What are the dangers in relying only on digital fabrication? What are its limitations? It’s certainly another powerful tool in the toolbox, but then something that’s laser cut or 3d printed has a certain type of look (industry shorthand to this effect has already developed amongst design firms.) Also, technologies like this are still expensive and can’t be easily used “on the job”. For example, you can make an enclosure for your Arduino project, but I challenge you to rapid prototype an entire house. I’m not a Luddite, but there’s something seemingly dangerous in not learning basic manual craftsmanship. Working with materials physically awakens certain creative techniques that can’t exist with a Wacom and stylus.

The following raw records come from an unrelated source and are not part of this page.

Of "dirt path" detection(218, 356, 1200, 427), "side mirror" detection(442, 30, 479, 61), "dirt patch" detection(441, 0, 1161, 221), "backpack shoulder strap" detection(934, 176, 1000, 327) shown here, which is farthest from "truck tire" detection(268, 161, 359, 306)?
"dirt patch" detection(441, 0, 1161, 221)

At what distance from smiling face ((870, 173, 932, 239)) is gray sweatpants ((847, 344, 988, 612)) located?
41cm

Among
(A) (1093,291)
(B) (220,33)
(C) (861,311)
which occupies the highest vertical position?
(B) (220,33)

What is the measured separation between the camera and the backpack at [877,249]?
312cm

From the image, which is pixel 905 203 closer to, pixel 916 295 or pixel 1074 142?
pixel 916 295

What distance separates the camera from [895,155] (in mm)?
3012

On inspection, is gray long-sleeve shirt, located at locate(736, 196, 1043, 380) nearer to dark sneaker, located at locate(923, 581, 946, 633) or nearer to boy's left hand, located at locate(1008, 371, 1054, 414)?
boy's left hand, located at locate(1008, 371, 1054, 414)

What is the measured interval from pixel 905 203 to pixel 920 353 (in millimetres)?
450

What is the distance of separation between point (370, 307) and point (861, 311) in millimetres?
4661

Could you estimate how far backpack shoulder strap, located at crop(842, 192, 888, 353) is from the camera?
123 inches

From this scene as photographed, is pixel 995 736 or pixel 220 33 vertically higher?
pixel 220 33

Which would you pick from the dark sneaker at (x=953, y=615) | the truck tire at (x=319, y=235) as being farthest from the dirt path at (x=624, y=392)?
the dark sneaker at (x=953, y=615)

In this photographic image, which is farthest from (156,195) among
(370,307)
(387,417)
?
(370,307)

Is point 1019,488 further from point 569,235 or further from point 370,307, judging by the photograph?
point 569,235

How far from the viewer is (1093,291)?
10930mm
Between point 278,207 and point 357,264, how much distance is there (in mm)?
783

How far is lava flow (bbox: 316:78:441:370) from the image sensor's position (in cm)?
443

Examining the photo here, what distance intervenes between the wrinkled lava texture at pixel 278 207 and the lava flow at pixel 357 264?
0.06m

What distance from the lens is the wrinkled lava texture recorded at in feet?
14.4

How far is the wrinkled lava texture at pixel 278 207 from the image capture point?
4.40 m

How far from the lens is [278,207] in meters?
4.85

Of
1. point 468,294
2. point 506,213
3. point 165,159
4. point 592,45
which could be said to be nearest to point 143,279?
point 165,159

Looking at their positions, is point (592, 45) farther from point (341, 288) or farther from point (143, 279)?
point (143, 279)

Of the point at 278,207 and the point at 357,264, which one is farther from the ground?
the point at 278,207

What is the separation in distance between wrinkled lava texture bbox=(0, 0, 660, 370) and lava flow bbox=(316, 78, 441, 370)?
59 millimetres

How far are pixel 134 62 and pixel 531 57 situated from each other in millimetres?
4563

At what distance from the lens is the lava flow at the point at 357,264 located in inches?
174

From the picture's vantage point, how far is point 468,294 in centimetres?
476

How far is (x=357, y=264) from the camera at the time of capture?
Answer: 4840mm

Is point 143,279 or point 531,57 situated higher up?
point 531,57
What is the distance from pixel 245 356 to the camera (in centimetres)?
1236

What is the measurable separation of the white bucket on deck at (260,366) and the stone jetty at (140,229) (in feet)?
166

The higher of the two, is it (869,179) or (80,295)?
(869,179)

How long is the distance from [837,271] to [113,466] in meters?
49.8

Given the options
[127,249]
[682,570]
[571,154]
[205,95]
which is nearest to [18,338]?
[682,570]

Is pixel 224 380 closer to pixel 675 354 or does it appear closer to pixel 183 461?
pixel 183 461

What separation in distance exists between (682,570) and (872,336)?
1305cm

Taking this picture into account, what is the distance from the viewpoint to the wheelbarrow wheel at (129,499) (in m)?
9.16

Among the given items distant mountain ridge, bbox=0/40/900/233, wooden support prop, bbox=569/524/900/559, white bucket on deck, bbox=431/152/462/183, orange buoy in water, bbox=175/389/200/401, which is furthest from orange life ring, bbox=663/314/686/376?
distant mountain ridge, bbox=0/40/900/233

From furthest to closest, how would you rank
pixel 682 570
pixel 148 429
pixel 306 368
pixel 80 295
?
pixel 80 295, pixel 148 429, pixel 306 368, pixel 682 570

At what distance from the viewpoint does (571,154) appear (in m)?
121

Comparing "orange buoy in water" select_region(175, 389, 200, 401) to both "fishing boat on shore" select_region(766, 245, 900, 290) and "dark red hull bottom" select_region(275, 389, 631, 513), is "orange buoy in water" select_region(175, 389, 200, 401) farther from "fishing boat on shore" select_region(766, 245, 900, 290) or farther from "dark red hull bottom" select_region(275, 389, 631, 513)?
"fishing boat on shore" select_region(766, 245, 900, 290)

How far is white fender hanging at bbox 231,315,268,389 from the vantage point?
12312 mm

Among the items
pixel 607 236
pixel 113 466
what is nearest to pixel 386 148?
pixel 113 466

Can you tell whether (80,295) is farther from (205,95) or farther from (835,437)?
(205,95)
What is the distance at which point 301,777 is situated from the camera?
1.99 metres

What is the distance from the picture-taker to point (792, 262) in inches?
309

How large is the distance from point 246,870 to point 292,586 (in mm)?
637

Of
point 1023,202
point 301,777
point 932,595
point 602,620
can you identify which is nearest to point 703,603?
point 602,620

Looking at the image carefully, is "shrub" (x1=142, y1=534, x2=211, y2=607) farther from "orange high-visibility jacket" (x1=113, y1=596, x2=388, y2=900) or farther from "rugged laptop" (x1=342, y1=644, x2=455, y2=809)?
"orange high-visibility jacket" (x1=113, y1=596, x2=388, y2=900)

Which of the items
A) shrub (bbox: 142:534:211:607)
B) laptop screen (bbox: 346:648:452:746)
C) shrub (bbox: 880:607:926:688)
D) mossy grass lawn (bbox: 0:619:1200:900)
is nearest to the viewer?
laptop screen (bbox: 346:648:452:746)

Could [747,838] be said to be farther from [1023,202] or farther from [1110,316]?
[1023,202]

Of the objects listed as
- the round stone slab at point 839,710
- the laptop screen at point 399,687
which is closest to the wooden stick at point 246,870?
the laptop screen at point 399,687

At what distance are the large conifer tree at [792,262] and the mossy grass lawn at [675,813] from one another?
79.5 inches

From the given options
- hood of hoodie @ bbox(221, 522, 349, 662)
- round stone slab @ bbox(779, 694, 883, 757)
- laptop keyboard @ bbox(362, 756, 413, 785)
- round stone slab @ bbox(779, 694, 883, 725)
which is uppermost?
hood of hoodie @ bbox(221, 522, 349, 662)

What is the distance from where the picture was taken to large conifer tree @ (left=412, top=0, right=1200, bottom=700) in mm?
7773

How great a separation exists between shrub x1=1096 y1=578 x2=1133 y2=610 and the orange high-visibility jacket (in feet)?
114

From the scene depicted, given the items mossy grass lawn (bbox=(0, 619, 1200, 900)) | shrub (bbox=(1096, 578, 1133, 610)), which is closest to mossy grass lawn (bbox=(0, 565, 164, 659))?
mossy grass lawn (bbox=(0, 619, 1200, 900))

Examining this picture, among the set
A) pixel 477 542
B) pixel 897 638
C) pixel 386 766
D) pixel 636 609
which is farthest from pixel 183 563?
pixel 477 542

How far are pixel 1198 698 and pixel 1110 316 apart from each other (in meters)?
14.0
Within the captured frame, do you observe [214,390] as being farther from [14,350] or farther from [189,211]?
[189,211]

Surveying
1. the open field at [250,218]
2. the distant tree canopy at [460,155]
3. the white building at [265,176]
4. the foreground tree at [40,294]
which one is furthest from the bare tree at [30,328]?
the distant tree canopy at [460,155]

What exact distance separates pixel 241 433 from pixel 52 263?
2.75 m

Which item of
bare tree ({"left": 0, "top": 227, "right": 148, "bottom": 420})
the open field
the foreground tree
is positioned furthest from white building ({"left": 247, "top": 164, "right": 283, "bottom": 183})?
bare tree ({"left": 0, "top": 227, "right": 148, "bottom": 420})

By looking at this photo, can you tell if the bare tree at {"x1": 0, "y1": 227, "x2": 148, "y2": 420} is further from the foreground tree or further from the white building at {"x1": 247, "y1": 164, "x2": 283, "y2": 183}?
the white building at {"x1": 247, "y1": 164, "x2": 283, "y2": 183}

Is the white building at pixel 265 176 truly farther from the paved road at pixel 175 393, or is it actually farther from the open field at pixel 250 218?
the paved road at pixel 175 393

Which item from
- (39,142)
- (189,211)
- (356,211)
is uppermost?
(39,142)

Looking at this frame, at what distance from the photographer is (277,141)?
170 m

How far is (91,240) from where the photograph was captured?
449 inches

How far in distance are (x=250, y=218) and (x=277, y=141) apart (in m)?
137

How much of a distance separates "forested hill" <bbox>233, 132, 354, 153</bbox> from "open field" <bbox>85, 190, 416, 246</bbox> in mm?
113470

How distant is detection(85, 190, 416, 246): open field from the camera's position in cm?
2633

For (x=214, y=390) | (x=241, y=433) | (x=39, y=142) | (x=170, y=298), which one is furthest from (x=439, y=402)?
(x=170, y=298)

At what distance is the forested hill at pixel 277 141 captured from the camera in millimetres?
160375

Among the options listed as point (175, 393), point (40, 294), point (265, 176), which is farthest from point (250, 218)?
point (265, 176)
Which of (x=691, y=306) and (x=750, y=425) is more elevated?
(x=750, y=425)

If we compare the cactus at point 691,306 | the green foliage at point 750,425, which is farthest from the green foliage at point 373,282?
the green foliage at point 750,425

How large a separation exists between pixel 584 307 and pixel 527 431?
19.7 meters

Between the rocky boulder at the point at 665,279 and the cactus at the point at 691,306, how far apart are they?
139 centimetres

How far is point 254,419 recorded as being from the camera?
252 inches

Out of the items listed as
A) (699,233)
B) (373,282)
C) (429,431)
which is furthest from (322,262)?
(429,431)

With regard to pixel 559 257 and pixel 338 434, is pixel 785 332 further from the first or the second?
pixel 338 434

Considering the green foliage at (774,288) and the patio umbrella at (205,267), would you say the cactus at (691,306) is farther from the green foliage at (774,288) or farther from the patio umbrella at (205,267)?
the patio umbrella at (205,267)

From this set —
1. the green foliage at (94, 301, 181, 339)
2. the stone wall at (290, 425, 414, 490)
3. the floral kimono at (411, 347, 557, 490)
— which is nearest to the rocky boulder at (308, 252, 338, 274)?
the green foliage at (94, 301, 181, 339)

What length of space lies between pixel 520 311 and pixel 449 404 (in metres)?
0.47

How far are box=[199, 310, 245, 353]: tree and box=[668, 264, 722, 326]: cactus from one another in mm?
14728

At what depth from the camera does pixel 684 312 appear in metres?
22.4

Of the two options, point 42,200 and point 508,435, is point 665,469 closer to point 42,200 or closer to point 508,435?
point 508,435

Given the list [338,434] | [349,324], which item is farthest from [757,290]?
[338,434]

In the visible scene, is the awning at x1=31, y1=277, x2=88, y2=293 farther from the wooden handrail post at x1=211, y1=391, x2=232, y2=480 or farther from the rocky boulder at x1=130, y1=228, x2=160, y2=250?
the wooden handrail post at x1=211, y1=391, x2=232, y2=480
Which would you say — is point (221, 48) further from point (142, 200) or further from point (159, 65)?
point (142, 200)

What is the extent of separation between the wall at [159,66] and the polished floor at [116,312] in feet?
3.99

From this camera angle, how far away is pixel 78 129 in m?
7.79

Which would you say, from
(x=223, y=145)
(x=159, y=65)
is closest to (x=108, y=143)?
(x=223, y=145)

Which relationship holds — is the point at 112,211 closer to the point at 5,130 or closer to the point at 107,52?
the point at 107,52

The comparison is almost one of analog versus digital.

Digital fabrication relies on discrete iterations. It’s made or it’s not made, it’s changed or it’s not changed. Program the machine, wait for the prototype to come out. You don’t like it? Throw it away and start again. Desgning something with digifab from start to finish without touching a standard tool to it is certainly possible but this isn’t true in every case. Part of the danger in this assumption is in the need for further assemblage. My friend may have the CAD skills to design something like Makerbot’s turtle shell racer, but he’d still need the knowledge to put those parts together into a cohesive product once they’re printed.

Compare this to a wood bowl you’re turning on a lathe. You control the exact amount of pressure and time that you press your chisel to it. You even choose the chisel and you sharpen it yourself. How the grain of the wood responds to your touch informs your design decisions in real time. It’s a more intimate interaction, and informs the final product.

On the other hand, being a bit of a wood butcher myself, I know it takes hours and hours, years even, of practice to make products by hand that also look professional. Did I do myself a disservice by spending so much time with drills and saws, and not enough with Rhino and Illustrator? Woodworker and designer Ben Light says, “The old and new can live together quite beautifully. Skill, technique, and craftsmanship will always rise to the top whether it be digital or analog, but a comfort level or proficiency in one area shouldn’t scare you off of the other.”

Should we forge ahead with our Makerbots and Zings, never looking back? Or should we stick with old reliable tools, lest we become too advanced and lose our way in light of some catastrophe, like the ancient Minoans or users of the Template Construct in Warhammer 40000? I’m hedging myself and will remain pleased with a mix of both, but I’m more curious about what you think. Let’s hear it in the comments.